* _TASK STATEMENT_
The response should contain every record, reproduced exactly.

** AVAILABLE DATA follows **

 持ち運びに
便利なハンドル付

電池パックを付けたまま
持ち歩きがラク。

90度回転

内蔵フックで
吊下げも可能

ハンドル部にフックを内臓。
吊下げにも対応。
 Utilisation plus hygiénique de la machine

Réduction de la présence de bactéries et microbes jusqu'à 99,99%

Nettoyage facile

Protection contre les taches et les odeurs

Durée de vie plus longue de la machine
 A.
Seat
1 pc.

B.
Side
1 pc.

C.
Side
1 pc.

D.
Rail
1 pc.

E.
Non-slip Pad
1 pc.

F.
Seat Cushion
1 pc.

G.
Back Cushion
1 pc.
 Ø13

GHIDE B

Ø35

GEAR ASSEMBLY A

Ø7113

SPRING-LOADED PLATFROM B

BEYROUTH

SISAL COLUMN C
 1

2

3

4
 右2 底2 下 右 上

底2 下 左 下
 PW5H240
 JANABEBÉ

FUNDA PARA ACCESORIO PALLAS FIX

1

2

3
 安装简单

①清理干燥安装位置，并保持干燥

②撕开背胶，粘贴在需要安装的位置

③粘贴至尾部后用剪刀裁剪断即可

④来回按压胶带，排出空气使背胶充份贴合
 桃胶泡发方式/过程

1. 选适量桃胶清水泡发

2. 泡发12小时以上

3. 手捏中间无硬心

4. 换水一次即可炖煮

** End of AVAILABLE DATA **

* _ANSWER TO THE PROBLEM_
 持ち運びに
便利なハンドル付

電池パックを付けたまま
持ち歩きがラク。

90度回転

内蔵フックで
吊下げも可能

ハンドル部にフックを内臓。
吊下げにも対応。
 Utilisation plus hygiénique de la machine

Réduction de la présence de bactéries et microbes jusqu'à 99,99%

Nettoyage facile

Protection contre les taches et les odeurs

Durée de vie plus longue de la machine
 A.
Seat
1 pc.

B.
Side
1 pc.

C.
Side
1 pc.

D.
Rail
1 pc.

E.
Non-slip Pad
1 pc.

F.
Seat Cushion
1 pc.

G.
Back Cushion
1 pc.
 Ø13

GHIDE B

Ø35

GEAR ASSEMBLY A

Ø7113

SPRING-LOADED PLATFROM B

BEYROUTH

SISAL COLUMN C
 1

2

3

4
 右2 底2 下 右 上

底2 下 左 下
 PW5H240
 JANABEBÉ

FUNDA PARA ACCESORIO PALLAS FIX

1

2

3
 安装简单

①清理干燥安装位置，并保持干燥

②撕开背胶，粘贴在需要安装的位置

③粘贴至尾部后用剪刀裁剪断即可

④来回按压胶带，排出空气使背胶充份贴合
 桃胶泡发方式/过程

1. 选适量桃胶清水泡发

2. 泡发12小时以上

3. 手捏中间无硬心

4. 换水一次即可炖煮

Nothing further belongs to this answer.